Our structure might seem to create an unbridgeable divide between the base and leadership within the movement, but only if you overlook our broader process of decision-making. First of all, formally and institutionally, there are mechanisms for longer-term decision-making at regular intervals. As described previously — the representative assemblies are structured in a more or less classic way around a text that makes its way from the leadership and around the action groups, with the assembly producing the synthesis.

Next, there is what binds together our institutional and informal culture: the program, the Future in Common. Through the way the program is elaborated, its successive updates, and the importance it has had from the beginning in France Insoumise discourse — as well as the central place it now occupies in discussions across the French left — this document has become more than a simple tool of an electoral campaign. It is a common reference, and it is the frame within which France Insoumise enjoys a great degree of freedom of initiative. This frame is what permits the movement to afford the leadership its flexibility.

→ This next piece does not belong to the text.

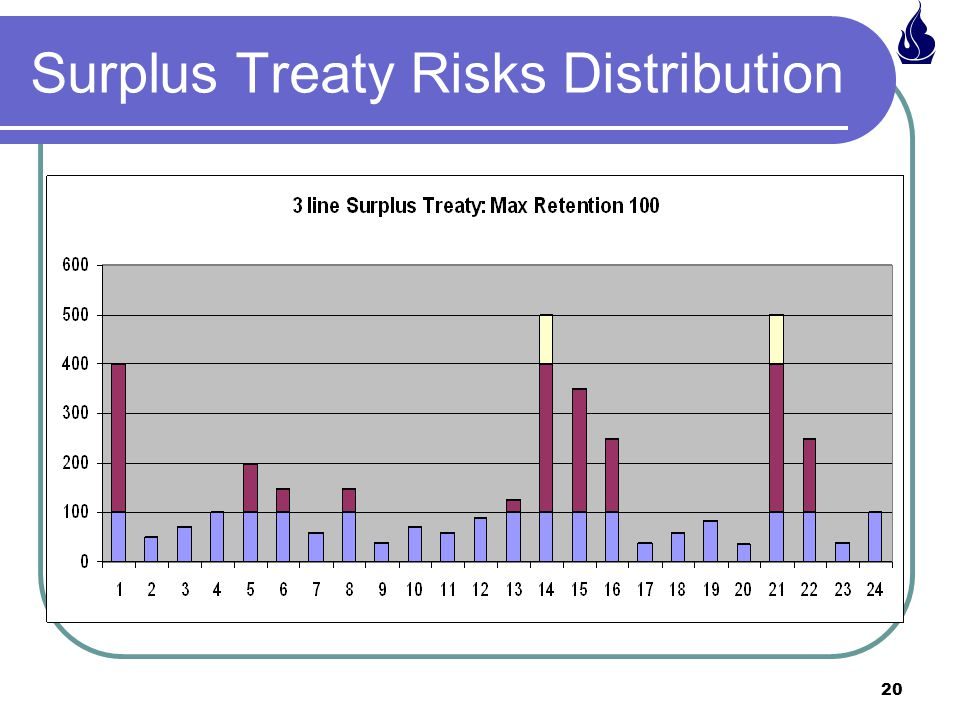 Surplus Treaty Risks Distribution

Beyond the program, there is the fact that a responsive leadership . . . operates every day as a forum for the exchange of dense information from France Insoumise, with so much information circulating every hour between the base, elected officials, and the leadership. Messages pass directly and without needing more time than it takes to type and hit “send.” We can’t discuss the structure of organizations — be they political or social — without accounting for the information and communication technologies at their disposal.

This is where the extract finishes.